**Records for the task**
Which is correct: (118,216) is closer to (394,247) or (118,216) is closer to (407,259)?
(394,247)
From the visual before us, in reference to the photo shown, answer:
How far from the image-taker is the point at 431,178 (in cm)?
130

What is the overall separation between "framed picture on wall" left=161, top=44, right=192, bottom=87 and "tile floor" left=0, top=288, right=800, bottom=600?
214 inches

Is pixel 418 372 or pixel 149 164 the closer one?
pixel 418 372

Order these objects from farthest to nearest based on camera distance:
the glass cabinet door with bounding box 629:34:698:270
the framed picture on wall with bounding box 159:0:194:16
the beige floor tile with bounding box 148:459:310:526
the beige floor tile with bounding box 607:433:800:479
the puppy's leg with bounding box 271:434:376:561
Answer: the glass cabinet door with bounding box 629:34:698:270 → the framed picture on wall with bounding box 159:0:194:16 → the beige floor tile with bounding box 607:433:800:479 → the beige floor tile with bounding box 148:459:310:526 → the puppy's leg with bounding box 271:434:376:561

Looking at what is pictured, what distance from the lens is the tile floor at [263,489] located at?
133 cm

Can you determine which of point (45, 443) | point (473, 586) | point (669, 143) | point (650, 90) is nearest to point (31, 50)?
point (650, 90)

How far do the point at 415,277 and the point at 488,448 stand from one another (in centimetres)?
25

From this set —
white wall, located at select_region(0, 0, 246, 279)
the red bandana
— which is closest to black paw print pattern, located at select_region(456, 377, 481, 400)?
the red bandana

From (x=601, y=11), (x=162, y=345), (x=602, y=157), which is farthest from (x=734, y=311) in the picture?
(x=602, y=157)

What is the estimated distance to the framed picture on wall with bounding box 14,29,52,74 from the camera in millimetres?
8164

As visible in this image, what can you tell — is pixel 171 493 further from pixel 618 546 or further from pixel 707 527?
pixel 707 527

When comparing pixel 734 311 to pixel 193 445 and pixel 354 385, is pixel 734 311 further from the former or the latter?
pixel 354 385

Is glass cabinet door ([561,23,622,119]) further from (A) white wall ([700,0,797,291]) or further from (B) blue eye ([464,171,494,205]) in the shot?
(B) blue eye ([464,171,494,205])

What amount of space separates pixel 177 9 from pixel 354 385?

**What is expected**
Copy the rows from the line containing "Is glass cabinet" through the end of the rows, replacing "white wall" with "pale wall" and changing nothing else.

**Exercise response**
Is glass cabinet door ([561,23,622,119]) further from (A) pale wall ([700,0,797,291]) or further from (B) blue eye ([464,171,494,205]) in the shot?
(B) blue eye ([464,171,494,205])

What amount of space separates pixel 177 9 from pixel 354 385?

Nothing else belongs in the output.